* **Set exercise**
Please retype the items below word for word, starting at the line that contains "From the image" and continuing through the final line of the items, including both ends.

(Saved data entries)
BEGIN

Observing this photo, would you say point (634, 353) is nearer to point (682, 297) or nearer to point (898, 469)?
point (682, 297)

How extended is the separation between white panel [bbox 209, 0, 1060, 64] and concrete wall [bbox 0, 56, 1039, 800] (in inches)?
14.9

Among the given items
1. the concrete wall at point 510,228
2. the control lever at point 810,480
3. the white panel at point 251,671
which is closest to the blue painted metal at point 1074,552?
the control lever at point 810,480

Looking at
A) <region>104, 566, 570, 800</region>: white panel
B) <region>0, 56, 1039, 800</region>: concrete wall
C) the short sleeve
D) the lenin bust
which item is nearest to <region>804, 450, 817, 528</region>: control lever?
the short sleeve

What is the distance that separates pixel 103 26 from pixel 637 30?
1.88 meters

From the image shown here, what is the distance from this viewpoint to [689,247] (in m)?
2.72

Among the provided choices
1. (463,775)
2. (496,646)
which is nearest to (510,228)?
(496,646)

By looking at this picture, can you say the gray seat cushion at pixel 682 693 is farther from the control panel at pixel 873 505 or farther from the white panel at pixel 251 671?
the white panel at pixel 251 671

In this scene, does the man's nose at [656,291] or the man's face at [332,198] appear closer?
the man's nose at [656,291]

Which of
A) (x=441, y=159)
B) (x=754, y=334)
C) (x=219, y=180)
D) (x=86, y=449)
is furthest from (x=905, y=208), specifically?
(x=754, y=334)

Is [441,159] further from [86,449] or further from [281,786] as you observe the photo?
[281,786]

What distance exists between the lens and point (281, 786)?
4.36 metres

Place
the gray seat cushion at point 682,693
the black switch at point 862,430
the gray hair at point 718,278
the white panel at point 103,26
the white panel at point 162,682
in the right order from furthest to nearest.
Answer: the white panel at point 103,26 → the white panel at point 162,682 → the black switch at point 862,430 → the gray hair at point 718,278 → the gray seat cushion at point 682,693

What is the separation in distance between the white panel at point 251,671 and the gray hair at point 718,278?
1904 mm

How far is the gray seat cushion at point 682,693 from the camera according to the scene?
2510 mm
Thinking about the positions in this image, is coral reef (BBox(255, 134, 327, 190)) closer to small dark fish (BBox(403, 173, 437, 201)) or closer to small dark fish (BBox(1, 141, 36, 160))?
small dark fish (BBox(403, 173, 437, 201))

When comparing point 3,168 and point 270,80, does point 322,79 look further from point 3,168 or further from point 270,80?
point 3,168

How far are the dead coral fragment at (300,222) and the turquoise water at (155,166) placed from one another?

END

* **Problem solution**
From the image shown here, what is the distance from this viewpoint to [689,247] (in m)?
2.72

Among the provided choices
1. (463,775)
2. (496,646)
which is nearest to (510,228)?
(496,646)

By looking at this picture, can you say the gray seat cushion at pixel 682 693 is farther from the control panel at pixel 873 505 or farther from the white panel at pixel 251 671?
the white panel at pixel 251 671

In this scene, does the man's nose at [656,291] or the man's face at [332,198] appear closer?
the man's nose at [656,291]

Which of
A) (x=441, y=159)
B) (x=754, y=334)
C) (x=219, y=180)
D) (x=86, y=449)
is furthest from (x=905, y=208), specifically?
(x=754, y=334)

Is [441,159] further from [86,449] or further from [281,786] as you observe the photo?
[281,786]

What distance exists between the lens and point (281, 786)?
4.36 metres

Place
the gray seat cushion at point 682,693
the black switch at point 862,430
the gray hair at point 718,278
the white panel at point 103,26
the white panel at point 162,682
in the right order from furthest to nearest.
Answer: the white panel at point 103,26 → the white panel at point 162,682 → the black switch at point 862,430 → the gray hair at point 718,278 → the gray seat cushion at point 682,693

What is the separation in distance between the white panel at point 251,671 and the gray hair at point 718,278?
1904 mm

How far is the gray seat cushion at point 682,693 from the camera according to the scene?
2510 mm
Thinking about the positions in this image, is coral reef (BBox(255, 134, 327, 190)) closer to small dark fish (BBox(403, 173, 437, 201)) or closer to small dark fish (BBox(1, 141, 36, 160))?
small dark fish (BBox(403, 173, 437, 201))

When comparing point 3,168 and point 270,80, does point 322,79 look further from point 3,168 or further from point 270,80?
point 3,168

How far are the dead coral fragment at (300,222) and the turquoise water at (155,166) placed from one another?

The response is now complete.